The event code is stored in the event.code
field and it is recommended to use the following search:
source sm_cs_auth_indexes
| search event.code="4624"
Using wildcards
To search by value pattern in SAF
it is possible to use wildcards. Searching using wildcards increases the number of events to search and requires more computing resources. The file.path
field contains both the path to the file and its name
source sm_cs_auth_indexes
| search file.path="*/example.json"
In such cases, it is recommended to use data parsing from the source according to the standard ECS
. After applying ECS parsing, two fields will be available: file.path
- path to the file, file.name
- file name. The search will be performed on the specific value for the field, in this case file.name
with the value example.json
.
source sm_cs_auth_indexes
| search file.name="example.json"
Both examples perform the same task, but in the second example the search is more optimized and uses minimal cluster resources.
Use filtering before data manipulation
For best performance, it is recommended to use data filtering. If you need to filter already processed data, you can use the where
command.
The example searches for all events with event.code="4624" and then filters by the user.name
field:
source sm_cs_auth_indexes
| search event.code="4624"
| aggs count by user.name, host.name, source.ip
| where user.name=="maksimov.m"
Search with direct condition
При выполнении прямого поиска используется меньше ресурсов, чем при обратном поиске.
Search with negation condition:
source sm_cs_auth_indexes
| search user.name!="SMART-DC$" AND event.action!="logged-in"

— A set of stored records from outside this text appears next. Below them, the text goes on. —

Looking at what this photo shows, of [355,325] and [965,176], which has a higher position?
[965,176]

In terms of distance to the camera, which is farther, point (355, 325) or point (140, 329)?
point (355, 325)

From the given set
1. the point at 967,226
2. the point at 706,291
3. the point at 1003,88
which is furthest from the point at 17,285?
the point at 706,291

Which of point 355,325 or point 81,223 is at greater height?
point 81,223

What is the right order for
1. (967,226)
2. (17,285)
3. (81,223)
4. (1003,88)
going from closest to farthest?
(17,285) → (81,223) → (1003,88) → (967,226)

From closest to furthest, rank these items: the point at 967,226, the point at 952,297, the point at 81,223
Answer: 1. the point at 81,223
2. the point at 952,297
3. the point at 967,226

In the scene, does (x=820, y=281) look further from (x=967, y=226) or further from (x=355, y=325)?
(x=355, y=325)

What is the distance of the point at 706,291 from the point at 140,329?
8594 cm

Search with direct condition:
source sm_cs_auth_indexes
| search user.name="maksimov.m" AND event.action="logged-out"
Statistics calculation commands
В SAF
есть команды подсчета статистики: aggs
и stats
.
When using the aggs
command, the operation occurs at the SAF Data Storage
level and allows you to process a larger data set. For the stats
command, it is important to take into account the qsize
parameter, which filters the number of events processed. Changing the qsize
parameter increases the load on RAM.
The commands for calculating statistics on a timeline work in a similar way: timeaggs
и timechart
.
Using сommands effectively
To optimize the search and reduce the load on the system, you need to choose the right commands.
The search engine works in such a way that the input of the next command receives the results of the previous command. For example, if you need to perform transformations on data before aggregation (the aggs
command), then the eval
command will not work in this case and the corresponding error will be displayed. Example:
source sm_cs_auth_indexes
| eval user.domain=lower(user.domain)
| aggs count by user.domain
In this case, you must use the peval
command, which uses the internal SAF Data Storage
mechanism:
source sm_cs_auth_indexes
| peval user.domain=lower(user.domain)
| aggs count by user.domain
Для просмотра имеющихся полей в событии после обработки можно воспользоваться командой | table *
.
In SAF
the user can enrich the search query data using a nested subquery. To do this, use the join
command:
source sm_cs_auth_indexes
| search user.name!="*$" AND user.name!="unknown" AND event.code=4624
| peval source.address=coalesce(source.address, source.ip)
| aggs count, latest(@timestamp) as latest_time, earliest(@timestamp) as earliest_time, values(source.address) as source.address_values, values(winlog.computer_name) as winlog.computer_name_values by user.name
| eval duration=strptime(latest_time, "YYYY-MM-dd'T'HH:mm:ss.SSS'Z'") - strptime(earliest_time, "YYYY-MM-dd'T'HH:mm:ss.SSS'Z'")
| eval user.name=lower(user.name)
| join user.name
[ source sm_cs_auth_indexes
| search event.code=4634
| peval user.name=lower(user.name)
| aggs max(@timestamp) as time_password_last_change by user.name ]
SAF allows you to use multiple sources in one search query and combine the resulting data.